A pesquisa científica tem se esmerado na busca de novos recursos terapêuticos para controlar esta enfermidade caracterizada por bruscas oscilações no humor. No Brasil, uma equipe do Hospital de Clínicas de Porto Alegre encontrou que tanto na fase depressiva quanto na maníaca da doença os níveis de BDNF se apresentam reduzidos. Trata-se do Fator Neurotrófico Derivado do Cérebro, que estimula a produção de neurônios em algumas áreas do tecido cerebral como o hipocampo, implicado no processo de memória. Outro avanço medicamentoso é com os antipsicóticos atípicos tais como a olanzapina (Ziprexa, Zydis, Midax, Tiantrex; Symbyax; uma tienobenzodiazepina), quetiapina (Seroquel; uma dibenzotiazepina piperazínica) e aripripazol (Abilify, Grovel, Irazem). Parece ser consensual entre os clínicos o fato de os antipsicóticos atípicos serem mais bem tolerados pelos pacientes do que os neurolépticos tradicionais (e.g., haloperidol) {J.M.Davis (2003) Arch. Gen. Psichiatry 60553-64}.

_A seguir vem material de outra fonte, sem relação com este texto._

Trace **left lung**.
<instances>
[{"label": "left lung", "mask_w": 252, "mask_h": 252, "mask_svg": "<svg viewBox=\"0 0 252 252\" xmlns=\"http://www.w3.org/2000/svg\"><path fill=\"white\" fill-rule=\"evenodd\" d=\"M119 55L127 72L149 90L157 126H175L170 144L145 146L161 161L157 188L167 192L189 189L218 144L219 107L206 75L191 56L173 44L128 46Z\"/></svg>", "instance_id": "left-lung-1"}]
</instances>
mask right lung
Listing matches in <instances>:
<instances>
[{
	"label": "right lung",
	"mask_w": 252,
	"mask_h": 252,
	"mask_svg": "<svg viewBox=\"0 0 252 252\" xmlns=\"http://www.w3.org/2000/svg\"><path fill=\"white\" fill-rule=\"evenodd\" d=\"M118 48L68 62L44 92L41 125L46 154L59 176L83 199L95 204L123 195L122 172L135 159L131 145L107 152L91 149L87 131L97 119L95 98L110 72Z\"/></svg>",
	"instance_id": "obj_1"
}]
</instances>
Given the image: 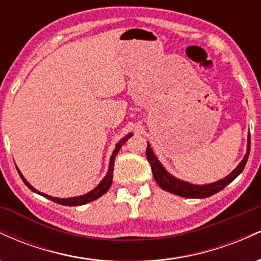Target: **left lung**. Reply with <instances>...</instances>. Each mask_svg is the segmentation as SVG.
<instances>
[{"instance_id": "obj_1", "label": "left lung", "mask_w": 261, "mask_h": 261, "mask_svg": "<svg viewBox=\"0 0 261 261\" xmlns=\"http://www.w3.org/2000/svg\"><path fill=\"white\" fill-rule=\"evenodd\" d=\"M250 152V135L248 136V148L247 153H245L244 158L242 160L241 163L238 164V167L233 170L230 174H228L226 178L221 179L216 182H211V184H205V185H195L190 184L188 181H182L180 179H176L175 176L169 174L164 167L162 166L161 162L157 160L153 151H152L151 145L147 142V149H146V157L147 161L151 164L152 173H153L154 180L157 181V184L163 189V190L169 191V193L175 194V195L182 196V197H190V199H205L211 195H215L218 191H221L224 189L229 182H232L234 179L243 172L245 164H247L248 157H249Z\"/></svg>"}]
</instances>
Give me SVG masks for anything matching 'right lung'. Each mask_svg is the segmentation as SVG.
Here are the masks:
<instances>
[{"mask_svg": "<svg viewBox=\"0 0 261 261\" xmlns=\"http://www.w3.org/2000/svg\"><path fill=\"white\" fill-rule=\"evenodd\" d=\"M131 136H133V134H128V135H126V136H125V137H122V139H121L120 141H119V143H116L115 149H114L112 157H110L109 169H108L107 175L104 176L103 180H101V181L99 182V184H98L97 188H94L92 191H89V193H87V194H85V195H82V196L68 197V199H60V197H53V196H50V195H46V194L40 193V191H38L37 189L33 188L32 185L29 184V182L25 180V178L22 175V173H20L19 170H18V168H17V170H18V173H19V175H20V178H22L23 182H24L27 187L31 189L32 191H34V193L39 194V195L46 197V199L51 200V201L56 202V203H60V205H64V206H80V205H85V203H88V202H91V201H94V200L99 199V197H100L101 195H104V194H106L107 191L109 190L110 185H112V181H113L114 161H115V157H116V154H118L119 149L121 148V146L124 145V143L126 142V141H127L128 139H130Z\"/></svg>", "mask_w": 261, "mask_h": 261, "instance_id": "add662e5", "label": "right lung"}]
</instances>
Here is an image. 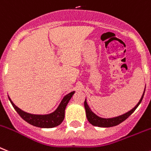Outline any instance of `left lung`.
I'll return each instance as SVG.
<instances>
[{"instance_id":"left-lung-1","label":"left lung","mask_w":151,"mask_h":151,"mask_svg":"<svg viewBox=\"0 0 151 151\" xmlns=\"http://www.w3.org/2000/svg\"><path fill=\"white\" fill-rule=\"evenodd\" d=\"M144 92H145V90H144L140 100L134 108L131 109L128 112L124 114L120 115L118 116H115V117H111V118H102V117H100V116L95 114L91 110V108H90L89 106H88V104L87 103V100L85 99V101H84V107H85L86 116H87V120L90 122V124H91L92 125L100 127H111L116 126V125L120 124L121 123H122L123 121H124L128 116H130V115L132 114L134 111L137 109V107L141 103L143 97H144Z\"/></svg>"}]
</instances>
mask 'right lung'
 Instances as JSON below:
<instances>
[{
	"label": "right lung",
	"instance_id": "1",
	"mask_svg": "<svg viewBox=\"0 0 151 151\" xmlns=\"http://www.w3.org/2000/svg\"><path fill=\"white\" fill-rule=\"evenodd\" d=\"M75 91H72L68 94L65 95L64 98L62 99L58 108L54 112L48 114H29L25 111H22L21 109L17 107L12 102L10 97H8L9 100L11 101V104L17 111L21 118H23L26 122L33 126L41 127V128H52L54 127L60 125L64 119V112L65 108L68 105V102L72 97Z\"/></svg>",
	"mask_w": 151,
	"mask_h": 151
}]
</instances>
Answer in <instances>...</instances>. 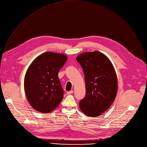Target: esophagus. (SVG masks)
<instances>
[{
	"label": "esophagus",
	"mask_w": 147,
	"mask_h": 147,
	"mask_svg": "<svg viewBox=\"0 0 147 147\" xmlns=\"http://www.w3.org/2000/svg\"><path fill=\"white\" fill-rule=\"evenodd\" d=\"M73 93V90H70V91H69V92H67V94H72Z\"/></svg>",
	"instance_id": "esophagus-1"
}]
</instances>
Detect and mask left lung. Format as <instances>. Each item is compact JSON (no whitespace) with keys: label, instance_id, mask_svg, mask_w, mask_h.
<instances>
[{"label":"left lung","instance_id":"left-lung-1","mask_svg":"<svg viewBox=\"0 0 147 147\" xmlns=\"http://www.w3.org/2000/svg\"><path fill=\"white\" fill-rule=\"evenodd\" d=\"M77 61L84 74L86 96L80 100V110L89 117L99 116L109 109L118 92V79L108 57L95 51L78 55Z\"/></svg>","mask_w":147,"mask_h":147}]
</instances>
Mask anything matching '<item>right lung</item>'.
I'll list each match as a JSON object with an SVG mask.
<instances>
[{
  "instance_id": "add662e5",
  "label": "right lung",
  "mask_w": 147,
  "mask_h": 147,
  "mask_svg": "<svg viewBox=\"0 0 147 147\" xmlns=\"http://www.w3.org/2000/svg\"><path fill=\"white\" fill-rule=\"evenodd\" d=\"M67 60L65 54L45 52L29 65L24 77L26 97L32 108L50 113L60 105L64 90L58 73Z\"/></svg>"
}]
</instances>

Uma criança com sexualidade exacerbada combinada à crença de que é a ?rainha (rei)-do-terreiro? é uma candidata potencial a estar acometida de transtorno bipolar deixando então a categoria de simples criança hiperativa.

Nota

A auto-medicação para transtornos mentais é radicalmente contra-recomendada. Procure ou faça o membro de sua família ou do círculo de amizades procurar um psiquiatra.